CANAZEI. Dopo una messa, gli articoli di giornale, i servizi in tv e i ricordi di molti, non è rimasto che silenzio. A parlare, ieri notte, sono stati quei fulmini, grandine e pioggia, che si sono abbattuti sulla Marmolada. È trascorso un anno da quel terribile 3 luglio, quando un seracco si staccava dalla Regina delle Dolomiti, trascinando insieme a ghiaccio e roccia anche 11 vite. Persone che Carlo Budel, gestore di Capanna Punta Penia, conosceva e in alcuni casi frequentava assiduamente. 

 

Nessuna intervista, nessuna parola in più rispetto a quanto già detto nei giorni precedenti: Carlo ieri sera ha voluto starsene da solo sulla sua Marmolada, 'cullato' dal rumore d'un tempo avverso che pareva quasi voler raccontare il dolore della perdita. La morte e il dolore hanno infatti due facce: da un lato stanno coloro i quali se ne vanno, dall'altro invece chi resta. Questi ultimi, sono quelli investiti del  compito di riuscire a fare fronte al duro peso dell'assenza, insieme a quello della frustrazione che la mancanza di una persona cara brutalmente trascina con sé.

 

"I sentimenti sono contrastanti", ha non a caso dichiarato il sindaco di Canazei, Giovanni Bernard, in occasione dell'anniversario della tragedia. "Ci sono le emozioni per quelle tensioni della tragedia di un anno fa ma c'è anche un sentimento di bellezza, la Marmolada è bella. Un contrasto che stride ma che è l'essenza della montagna: gioia e dolore". Un distacco non prevedibile, anche se in quei giorni sono state registrate temperature anomale con punte fino a 10 gradi in vetta. 

 

Un anno esatto, quello trascorso dal 3 luglio 2022, quando un pezzo della Regina delle Dolomiti si frantumava trascinando con sé 11 vite: Filippo Bari di 27 anni, Liliana Bertoldi di 54 anni, Tommaso Carollo di 48 anni, Paolo Dani di 52 anni, Gianmarco Gallina e Emanuela Piran, Davide Miotti e Erica CampagnaroNicolò Zavatta di soli 22 anni, Pavel Dana e Martin Ouda della Repubblica Ceca.

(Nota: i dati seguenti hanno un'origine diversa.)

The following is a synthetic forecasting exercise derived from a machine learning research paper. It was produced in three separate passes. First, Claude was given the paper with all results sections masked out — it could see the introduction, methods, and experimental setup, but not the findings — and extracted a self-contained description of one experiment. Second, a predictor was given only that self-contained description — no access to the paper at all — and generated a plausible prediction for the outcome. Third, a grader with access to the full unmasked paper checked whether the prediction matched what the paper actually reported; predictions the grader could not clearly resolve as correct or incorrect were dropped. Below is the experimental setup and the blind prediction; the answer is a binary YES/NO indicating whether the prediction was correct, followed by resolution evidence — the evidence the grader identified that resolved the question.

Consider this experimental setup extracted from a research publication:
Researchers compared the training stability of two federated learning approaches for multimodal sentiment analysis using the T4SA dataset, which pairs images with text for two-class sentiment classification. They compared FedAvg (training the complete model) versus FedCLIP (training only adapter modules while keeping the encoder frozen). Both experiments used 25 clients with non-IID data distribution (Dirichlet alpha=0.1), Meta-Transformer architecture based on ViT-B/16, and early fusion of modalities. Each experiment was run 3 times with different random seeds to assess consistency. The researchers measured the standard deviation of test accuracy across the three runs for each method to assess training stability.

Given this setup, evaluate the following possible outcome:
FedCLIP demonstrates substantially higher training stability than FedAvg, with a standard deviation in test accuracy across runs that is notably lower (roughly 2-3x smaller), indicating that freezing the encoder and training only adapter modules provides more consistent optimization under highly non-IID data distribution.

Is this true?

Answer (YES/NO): NO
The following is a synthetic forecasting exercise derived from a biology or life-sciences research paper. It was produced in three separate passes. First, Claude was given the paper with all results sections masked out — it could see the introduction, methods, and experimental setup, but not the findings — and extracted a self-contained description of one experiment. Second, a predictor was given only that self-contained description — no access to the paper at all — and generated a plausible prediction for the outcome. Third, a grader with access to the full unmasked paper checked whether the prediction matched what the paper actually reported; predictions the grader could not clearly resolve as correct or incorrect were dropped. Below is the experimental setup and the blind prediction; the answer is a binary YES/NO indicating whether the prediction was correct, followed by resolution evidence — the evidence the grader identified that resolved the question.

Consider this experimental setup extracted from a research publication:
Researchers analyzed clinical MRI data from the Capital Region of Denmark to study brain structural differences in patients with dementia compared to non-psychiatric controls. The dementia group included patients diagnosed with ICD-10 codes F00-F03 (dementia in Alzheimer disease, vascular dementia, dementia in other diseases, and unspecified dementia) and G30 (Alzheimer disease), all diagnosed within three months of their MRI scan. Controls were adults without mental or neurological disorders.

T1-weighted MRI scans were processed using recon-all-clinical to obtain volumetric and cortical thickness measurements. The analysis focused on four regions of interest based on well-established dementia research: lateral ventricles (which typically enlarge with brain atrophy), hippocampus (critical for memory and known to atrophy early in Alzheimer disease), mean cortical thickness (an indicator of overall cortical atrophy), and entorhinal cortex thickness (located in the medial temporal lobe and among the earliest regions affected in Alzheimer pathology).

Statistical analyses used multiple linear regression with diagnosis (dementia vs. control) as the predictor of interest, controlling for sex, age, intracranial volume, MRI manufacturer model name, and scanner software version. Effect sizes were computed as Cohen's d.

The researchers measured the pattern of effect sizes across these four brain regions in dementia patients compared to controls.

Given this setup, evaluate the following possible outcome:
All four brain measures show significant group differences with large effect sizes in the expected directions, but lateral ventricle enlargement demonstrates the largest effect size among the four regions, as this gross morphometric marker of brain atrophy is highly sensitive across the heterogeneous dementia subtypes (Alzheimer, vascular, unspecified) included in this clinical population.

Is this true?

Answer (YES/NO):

Persone che oggi non ci sono più ma che per Carlo Budel sono divenuti "angeli" capaci di dargli la forza di tornare in vetta, di vincere le paure, "perché la montagna deve continuare a vivere". Ieri sera, da solo, il rifugista ha ripreso in alcuni video le condizioni meteo a Capanna Punta Penia: "È tutto il giorno che è così - racconta Budel sui social -. Grandine, fulmini e tempesta. Potrebbe anche cadere un fulmine qui vicino ma non mi succederebbe nulla. Oggi siamo noi ragazzi: io e voi 11. So che siete qui con me".